Présidentielle 2023 : Mission d’observation de l’UE, la grande gêne

 Présidentielle 2023 : Mission d’observation de l’UE, la grande gêne

Le rapport-brûlot de la mission d’observation électorale de l’Union européenne à la présidentielle gabonaise de 2016, aura manifestement laissé des séquelles post-traumatiques, qui semblent encore angoisser le régime en place aujourd’hui.

 

Pour avoir pointé de nombreuses anomalies troublantes sur les résultats du scrutin du 27 août 2016, notamment ceux de la province du Haut-Ogooué dans le Sud-est du pays, la Mission d’observation de l’Union européenne (MOE) est en quelques sortes devenue persona non grata dans la relation de normalité retrouvée entre le Gabon et l’Union européenne.

De fait, le rapport de l’UE qui n’était pas du goût des autorités gabonaises, avait occasionné un froid diplomatique pendant trois ans entre les deux parties. Il aura fallu attendre 2019 pour voir la relation se réchauffer avec la reprise du dialogue à Libreville.
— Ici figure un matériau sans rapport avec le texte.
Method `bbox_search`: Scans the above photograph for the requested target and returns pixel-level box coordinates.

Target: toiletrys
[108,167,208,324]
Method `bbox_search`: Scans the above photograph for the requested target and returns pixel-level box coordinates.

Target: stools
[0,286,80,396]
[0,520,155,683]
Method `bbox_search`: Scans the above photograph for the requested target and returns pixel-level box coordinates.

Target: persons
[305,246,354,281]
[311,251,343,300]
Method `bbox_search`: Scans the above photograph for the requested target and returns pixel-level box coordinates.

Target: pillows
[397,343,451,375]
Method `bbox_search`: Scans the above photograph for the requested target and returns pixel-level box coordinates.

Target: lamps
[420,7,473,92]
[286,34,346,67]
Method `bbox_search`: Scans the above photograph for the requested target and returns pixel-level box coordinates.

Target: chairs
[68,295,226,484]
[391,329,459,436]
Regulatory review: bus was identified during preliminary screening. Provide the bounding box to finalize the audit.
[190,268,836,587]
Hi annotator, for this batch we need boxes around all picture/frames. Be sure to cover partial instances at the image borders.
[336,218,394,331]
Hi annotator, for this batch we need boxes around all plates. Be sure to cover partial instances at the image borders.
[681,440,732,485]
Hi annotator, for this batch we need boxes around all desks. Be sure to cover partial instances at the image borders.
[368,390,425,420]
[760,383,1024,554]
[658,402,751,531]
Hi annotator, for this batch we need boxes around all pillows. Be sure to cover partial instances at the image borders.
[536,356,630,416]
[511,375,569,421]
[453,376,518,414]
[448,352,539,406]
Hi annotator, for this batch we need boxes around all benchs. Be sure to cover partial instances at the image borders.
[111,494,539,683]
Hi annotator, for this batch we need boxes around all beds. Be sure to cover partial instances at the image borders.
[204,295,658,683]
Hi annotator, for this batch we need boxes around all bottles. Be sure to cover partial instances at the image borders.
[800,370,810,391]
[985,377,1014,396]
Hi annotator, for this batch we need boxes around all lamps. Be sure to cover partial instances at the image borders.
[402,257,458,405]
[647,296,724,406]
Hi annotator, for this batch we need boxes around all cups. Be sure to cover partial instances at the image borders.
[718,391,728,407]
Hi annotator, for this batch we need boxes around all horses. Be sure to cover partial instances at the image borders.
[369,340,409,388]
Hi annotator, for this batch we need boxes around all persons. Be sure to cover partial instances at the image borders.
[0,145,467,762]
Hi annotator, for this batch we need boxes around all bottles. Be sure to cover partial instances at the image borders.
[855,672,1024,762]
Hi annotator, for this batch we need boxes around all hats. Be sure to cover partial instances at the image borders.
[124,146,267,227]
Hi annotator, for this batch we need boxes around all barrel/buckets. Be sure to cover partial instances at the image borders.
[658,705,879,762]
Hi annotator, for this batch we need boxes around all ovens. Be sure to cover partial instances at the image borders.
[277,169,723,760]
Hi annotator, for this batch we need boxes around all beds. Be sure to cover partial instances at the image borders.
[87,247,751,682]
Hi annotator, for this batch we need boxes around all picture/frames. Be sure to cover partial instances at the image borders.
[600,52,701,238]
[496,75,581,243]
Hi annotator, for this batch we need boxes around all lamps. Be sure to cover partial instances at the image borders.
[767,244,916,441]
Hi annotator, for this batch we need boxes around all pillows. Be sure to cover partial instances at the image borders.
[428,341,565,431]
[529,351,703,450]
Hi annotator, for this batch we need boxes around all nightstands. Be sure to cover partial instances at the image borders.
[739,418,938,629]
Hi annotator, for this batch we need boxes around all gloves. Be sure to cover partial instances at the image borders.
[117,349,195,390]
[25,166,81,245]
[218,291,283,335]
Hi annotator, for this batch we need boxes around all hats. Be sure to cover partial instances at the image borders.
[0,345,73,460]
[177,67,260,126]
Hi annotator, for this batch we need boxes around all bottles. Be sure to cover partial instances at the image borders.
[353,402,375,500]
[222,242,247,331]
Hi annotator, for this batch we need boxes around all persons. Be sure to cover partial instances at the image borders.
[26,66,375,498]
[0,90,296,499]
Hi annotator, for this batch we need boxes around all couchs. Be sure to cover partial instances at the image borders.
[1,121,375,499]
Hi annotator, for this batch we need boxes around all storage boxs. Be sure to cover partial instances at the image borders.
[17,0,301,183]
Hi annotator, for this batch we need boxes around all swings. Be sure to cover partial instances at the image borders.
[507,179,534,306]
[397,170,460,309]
Au nom de la normalité diplomatique

Mais pardonner ne signifie pas oublier, dit-on souvent. Même après cette reprise du dialogue, le souvenir de ce rapport trouble hante encore les esprits. Et pour éviter que pareille situation ne se reproduise, le Gabon et l’Union européenne ont convenu depuis 2019, de mettre de côté, toute mission d’observation électorale. 

C’est bien pour le maintien de cette normalité diplomatique retrouvée. C’est ce qu’a expliqué récemment, un peu avec moue, Rosário Bento Pais, la cheffe de la Délégation européenne au Gabon.  L’institution qu’elle représente n’enverra pas des observateurs lors de la présidentielle qui doit se tenir en août prochain. Et pour cause, le gouvernement qui doit en faire la demande, comme en 2016 n’a plus jugé utile de le faire cette année.

Visiblement, le pouvoir semble toujours  gêné aux entournures par le rapport de MOE, qui doit encore le hanter comme un fantôme refusant de mourir. Le déploiement des observateurs de l’UE banni du terrain électoral gabonais, cette relation diplomatique un peu empreinte d’hypocrisie, peut donc poursuivre son cours. Car la diplomatie, comme le dit Patrick Lowie, « est la dentelle de l’hypocrisie« .

Sauf que ce refus du Gabon alimente des interrogations et des doutes. La mission d’observation électorale de l’UE refusée, serait-ce alors la porte ouverte à toutes les irrégularités ? Va-t-on assister à l’organisation d’un scrutin à huis clos ? Les missions d’observation de la CEEAC et de l’Union africaine par exemple, auront-elles les coudées franches pour statuer objectivement sur le déroulement du scrutin, surtout quand on sait la longévité au pouvoir de la plupart des régimes dans la sous-région ? 

En attendant des réponses à ces interrogations, une chose est désormais manifeste, l’exclusion de la mission d’observation européenne après son rapport de 2016, pourrait être vue comme un signe de panique pour le gouvernement.